The objective of this research is to study the electrical properties of nanoscale material systems, including resistance-change materials, carbon nanofibers, nanotubes, and polymer nanocapsules. The properties of the systems are measured directly by contacting the systems with the nanometer-sized tips of a Zyvex Instruments nanomanipulator, which is connected to external test equipment. Measurements and SEM imaging can thus be done simultaneously.
Intellectual Merit
Issues to be addressed include the scalability of resistance-change materials for advanced nonvolatile memory; the relationship between microstructure, electrical resistance and reliability in interconnects based on carbon nanofiber/s and nanotubes; and the size dependence of the chemical environment for solubilized molecules inside polymer nanocapsules. These topics are of high importance for the continued advancement of digital electronics and the potential development of chemical sensors.
Broader Impact
The broader impact of this research will be enhanced undergraduate education at Santa Clara University, and improved nanotechnology research capability in the Bay Area. Use of the nanomanipulator in undergraduate research projects at Santa Clara University will provide science and engineering students with advanced training at an early stage in their careers.
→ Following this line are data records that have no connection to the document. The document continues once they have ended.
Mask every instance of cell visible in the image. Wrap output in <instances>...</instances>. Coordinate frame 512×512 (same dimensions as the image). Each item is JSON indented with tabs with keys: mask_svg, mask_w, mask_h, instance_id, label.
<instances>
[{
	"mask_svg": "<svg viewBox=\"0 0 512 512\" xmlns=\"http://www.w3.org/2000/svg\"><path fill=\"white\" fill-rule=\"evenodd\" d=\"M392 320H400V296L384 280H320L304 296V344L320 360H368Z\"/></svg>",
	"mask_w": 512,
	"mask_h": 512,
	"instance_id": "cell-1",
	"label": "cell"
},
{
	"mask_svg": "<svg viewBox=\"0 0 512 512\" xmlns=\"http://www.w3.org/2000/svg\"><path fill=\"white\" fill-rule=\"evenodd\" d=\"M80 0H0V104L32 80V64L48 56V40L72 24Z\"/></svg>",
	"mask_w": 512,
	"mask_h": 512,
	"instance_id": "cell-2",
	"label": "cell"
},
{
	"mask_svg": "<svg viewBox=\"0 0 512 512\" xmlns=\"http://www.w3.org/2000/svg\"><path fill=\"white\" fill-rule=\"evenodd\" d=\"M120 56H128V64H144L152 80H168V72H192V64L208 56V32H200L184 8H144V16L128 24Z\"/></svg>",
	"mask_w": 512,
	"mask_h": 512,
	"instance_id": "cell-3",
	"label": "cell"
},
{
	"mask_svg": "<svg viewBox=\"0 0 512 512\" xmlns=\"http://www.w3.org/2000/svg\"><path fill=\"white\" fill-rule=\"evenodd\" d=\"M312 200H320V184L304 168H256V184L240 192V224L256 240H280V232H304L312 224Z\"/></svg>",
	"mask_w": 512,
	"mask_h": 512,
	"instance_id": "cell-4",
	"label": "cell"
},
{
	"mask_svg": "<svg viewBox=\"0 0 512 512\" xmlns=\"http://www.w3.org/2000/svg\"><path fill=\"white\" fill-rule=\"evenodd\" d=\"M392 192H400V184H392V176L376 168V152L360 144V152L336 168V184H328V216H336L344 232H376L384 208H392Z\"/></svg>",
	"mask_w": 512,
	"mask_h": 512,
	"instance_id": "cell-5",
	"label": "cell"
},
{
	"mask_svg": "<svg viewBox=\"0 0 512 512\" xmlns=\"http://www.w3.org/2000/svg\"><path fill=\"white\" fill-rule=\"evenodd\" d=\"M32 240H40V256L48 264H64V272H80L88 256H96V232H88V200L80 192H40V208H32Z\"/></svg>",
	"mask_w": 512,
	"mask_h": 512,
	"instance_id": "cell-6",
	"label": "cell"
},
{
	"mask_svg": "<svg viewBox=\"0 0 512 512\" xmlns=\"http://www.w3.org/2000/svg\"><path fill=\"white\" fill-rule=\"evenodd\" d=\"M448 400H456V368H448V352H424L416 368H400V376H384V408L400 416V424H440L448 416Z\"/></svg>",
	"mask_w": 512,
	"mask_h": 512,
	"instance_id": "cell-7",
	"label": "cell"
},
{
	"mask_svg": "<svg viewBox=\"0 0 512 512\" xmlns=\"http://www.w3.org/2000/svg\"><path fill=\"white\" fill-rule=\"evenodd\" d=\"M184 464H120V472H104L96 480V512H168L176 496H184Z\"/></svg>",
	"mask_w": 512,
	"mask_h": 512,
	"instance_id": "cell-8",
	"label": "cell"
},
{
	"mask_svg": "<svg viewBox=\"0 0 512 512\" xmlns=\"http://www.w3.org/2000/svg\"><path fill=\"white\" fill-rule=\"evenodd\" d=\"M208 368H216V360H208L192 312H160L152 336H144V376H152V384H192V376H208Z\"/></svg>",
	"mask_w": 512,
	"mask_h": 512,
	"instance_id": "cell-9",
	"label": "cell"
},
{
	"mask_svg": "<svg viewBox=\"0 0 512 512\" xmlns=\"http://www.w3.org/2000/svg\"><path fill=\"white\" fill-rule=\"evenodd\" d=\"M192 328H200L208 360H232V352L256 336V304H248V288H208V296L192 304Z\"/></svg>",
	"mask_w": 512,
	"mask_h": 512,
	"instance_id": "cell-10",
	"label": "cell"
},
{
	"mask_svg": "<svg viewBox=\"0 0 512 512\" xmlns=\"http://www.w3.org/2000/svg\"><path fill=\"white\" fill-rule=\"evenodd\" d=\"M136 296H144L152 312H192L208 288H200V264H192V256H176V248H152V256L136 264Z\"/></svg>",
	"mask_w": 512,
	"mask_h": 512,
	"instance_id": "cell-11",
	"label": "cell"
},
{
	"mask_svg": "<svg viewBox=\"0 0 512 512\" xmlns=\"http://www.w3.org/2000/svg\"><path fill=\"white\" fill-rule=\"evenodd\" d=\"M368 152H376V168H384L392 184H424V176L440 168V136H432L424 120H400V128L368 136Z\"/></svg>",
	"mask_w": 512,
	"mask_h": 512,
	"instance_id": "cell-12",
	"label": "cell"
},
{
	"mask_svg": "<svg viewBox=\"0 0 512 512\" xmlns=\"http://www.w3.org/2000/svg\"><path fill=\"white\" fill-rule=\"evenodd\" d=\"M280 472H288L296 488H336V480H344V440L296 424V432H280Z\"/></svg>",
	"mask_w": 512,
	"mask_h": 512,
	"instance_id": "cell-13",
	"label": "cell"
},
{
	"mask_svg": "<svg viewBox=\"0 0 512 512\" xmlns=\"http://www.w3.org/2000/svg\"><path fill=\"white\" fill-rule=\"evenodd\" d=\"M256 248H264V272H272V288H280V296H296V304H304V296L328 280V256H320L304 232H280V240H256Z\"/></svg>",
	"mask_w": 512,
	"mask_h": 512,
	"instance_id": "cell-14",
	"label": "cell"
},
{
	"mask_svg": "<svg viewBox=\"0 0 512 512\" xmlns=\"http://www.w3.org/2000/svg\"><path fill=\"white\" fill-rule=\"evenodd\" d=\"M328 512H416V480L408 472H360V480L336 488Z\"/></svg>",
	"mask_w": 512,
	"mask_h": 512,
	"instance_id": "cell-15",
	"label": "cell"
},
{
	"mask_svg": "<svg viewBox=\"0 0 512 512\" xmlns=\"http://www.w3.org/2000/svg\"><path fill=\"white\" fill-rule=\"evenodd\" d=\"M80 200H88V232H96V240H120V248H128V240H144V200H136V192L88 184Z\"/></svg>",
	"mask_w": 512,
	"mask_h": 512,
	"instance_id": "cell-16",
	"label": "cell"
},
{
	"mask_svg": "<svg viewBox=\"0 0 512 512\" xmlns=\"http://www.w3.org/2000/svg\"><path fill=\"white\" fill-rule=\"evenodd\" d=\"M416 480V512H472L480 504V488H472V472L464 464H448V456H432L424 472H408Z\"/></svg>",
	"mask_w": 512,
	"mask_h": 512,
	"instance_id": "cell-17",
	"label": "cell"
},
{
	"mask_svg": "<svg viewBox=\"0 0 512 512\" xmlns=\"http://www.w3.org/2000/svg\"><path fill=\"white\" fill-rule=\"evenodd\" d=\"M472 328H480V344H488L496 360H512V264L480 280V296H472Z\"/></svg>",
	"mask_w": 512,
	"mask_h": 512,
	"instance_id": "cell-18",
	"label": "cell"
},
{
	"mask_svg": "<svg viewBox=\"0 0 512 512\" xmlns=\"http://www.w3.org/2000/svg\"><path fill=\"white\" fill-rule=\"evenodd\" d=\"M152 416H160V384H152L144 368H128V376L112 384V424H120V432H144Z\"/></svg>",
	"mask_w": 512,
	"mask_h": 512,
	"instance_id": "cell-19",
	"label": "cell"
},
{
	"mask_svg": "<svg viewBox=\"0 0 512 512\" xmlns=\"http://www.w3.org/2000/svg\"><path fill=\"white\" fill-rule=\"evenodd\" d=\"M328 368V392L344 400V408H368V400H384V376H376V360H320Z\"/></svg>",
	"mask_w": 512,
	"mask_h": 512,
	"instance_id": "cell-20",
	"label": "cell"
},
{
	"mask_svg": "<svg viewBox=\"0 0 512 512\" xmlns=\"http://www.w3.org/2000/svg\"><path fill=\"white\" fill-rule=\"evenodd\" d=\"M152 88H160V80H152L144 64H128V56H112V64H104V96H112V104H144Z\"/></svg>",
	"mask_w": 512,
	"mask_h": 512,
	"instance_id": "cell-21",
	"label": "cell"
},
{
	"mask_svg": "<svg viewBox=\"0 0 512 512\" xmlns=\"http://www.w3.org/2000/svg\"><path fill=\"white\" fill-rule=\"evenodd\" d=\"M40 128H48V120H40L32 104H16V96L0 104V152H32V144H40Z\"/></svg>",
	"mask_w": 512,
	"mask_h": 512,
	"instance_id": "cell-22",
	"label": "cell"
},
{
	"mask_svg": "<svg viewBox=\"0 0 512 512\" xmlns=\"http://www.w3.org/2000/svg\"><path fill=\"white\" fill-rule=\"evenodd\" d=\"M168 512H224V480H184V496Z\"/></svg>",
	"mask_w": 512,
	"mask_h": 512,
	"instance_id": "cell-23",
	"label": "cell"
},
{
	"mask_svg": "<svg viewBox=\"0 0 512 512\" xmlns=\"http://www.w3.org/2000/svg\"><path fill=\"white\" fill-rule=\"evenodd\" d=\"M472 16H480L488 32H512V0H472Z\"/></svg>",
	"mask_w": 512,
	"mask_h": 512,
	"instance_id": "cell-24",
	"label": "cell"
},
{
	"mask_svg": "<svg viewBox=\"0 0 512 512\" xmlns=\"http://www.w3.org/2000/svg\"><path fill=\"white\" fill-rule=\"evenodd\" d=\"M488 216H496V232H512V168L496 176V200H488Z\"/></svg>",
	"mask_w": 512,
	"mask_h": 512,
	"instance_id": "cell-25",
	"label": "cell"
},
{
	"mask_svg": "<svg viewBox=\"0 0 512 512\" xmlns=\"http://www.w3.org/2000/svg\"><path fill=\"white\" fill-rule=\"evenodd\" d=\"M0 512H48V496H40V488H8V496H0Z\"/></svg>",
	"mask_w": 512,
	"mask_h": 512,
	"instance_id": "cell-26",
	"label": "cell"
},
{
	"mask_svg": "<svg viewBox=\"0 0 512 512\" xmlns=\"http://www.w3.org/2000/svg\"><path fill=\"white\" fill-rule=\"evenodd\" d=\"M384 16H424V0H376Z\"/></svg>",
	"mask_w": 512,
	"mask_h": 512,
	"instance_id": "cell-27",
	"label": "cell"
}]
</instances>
The unique capabilities of the nanomanipulator will also serve as a focal point for collaborations between Santa Clara Universit and research institutions in the Bay Area, providing two complementary benefits; Santa Clara University undergraduates will gain exposure to nanoscale research that cannot be supported solely by Santa Clara University, and collaborating institutions will gain access to the state-of-the-art capabilities of the nanomanipulator system.